Tuesday 14 February 2012

I took lax last night. Bulimia is such a pointless disease; I always found it a bit cowardly. I studied the Domino's pizza menu online for about 30 minutes tonight, but managed to resist. The start is always the hardest part of every diet and I feel so incredibly lost tonight. From 2pm today, all I have wanted to do is hide under my bedsheets and cry until I fell asleep. It's controlling me at the moment, teasing me, telling me I'm not ready or strong enough to give in to that wonderful feeling of weight-loss. I'm not sure I am, but, the again, I can't go back to how things were. I can't be 150+lbs. I cannot be a beached whale. I cannot.

Thursday 9 February 2012

I'm still trying, but not in a totally committed way.

Today:
2 slices of toast with butter;
2 packets of crisp;
1 jacket potato with beans;
1 energy drink.

1500 calories. I'm getting better!! Saturday is going to be a complete write-off though ick.

Wednesday 8 February 2012

Today:
1 bacon sandwich (no butter)
1 energy drink
2 packets of crisps
1 jacket potato with beans
1 Coke.

That's what - 1800 calories?

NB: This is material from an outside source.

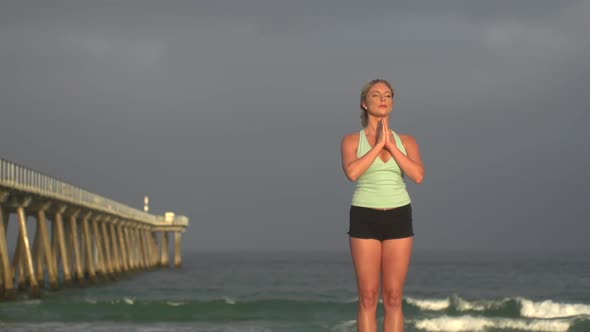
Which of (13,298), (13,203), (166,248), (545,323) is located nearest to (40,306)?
(13,298)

Better than what I have been doing I guess. I think I need to cut down gradually. Carbs and sugar in particular. I can do this. I'm too scared to look at my scales still though.

Tuesday 7 February 2012

It's been nearly a year... I think I'm back

I can't do it the normal way anymore. I've been trying for a year to be normal. I eat what I want. I exercise when I want. The result is that I'm now a slob. I am nearly at the overweight mark, I can feel it. At my lowest ever weight I was around 105lbs. It was pretty nice, but not quite enough on my legs. My 'easy' weight was between 113 and 117lbs. If I reached 119lbs I knew I would have to work a bit harder the next day. I was very happy with this lifestyle. Choosing what to wear in the morning wasn't a problem as most things looked pretty okay on me.

Now:
I wake up in the morning and feel my belly, soft and round; I walk to the bathroom and feel the first itch of the day as my thighs rub together; the weighing scales are propped up against the sink and we try to avoid eye contact whilst I brush my teeth; I am always late for work as none of my clothes fit and I am too proud to buy larger clothes. I think I'm about 150lbs. Maybe more. It's around that mark, anyway. I have never in my entire life been this heavy. I have never had a belly or inner thighs that rub to the extent of irritation. I have never felt this unattractive.

But I don't know if I want to go down that old familiar route. I am in a great relationship and am genuinely happy in the very general sense. But there is something missing. That secret only you have that you hold in the base of your tight, empty stomach.

Do I want it back?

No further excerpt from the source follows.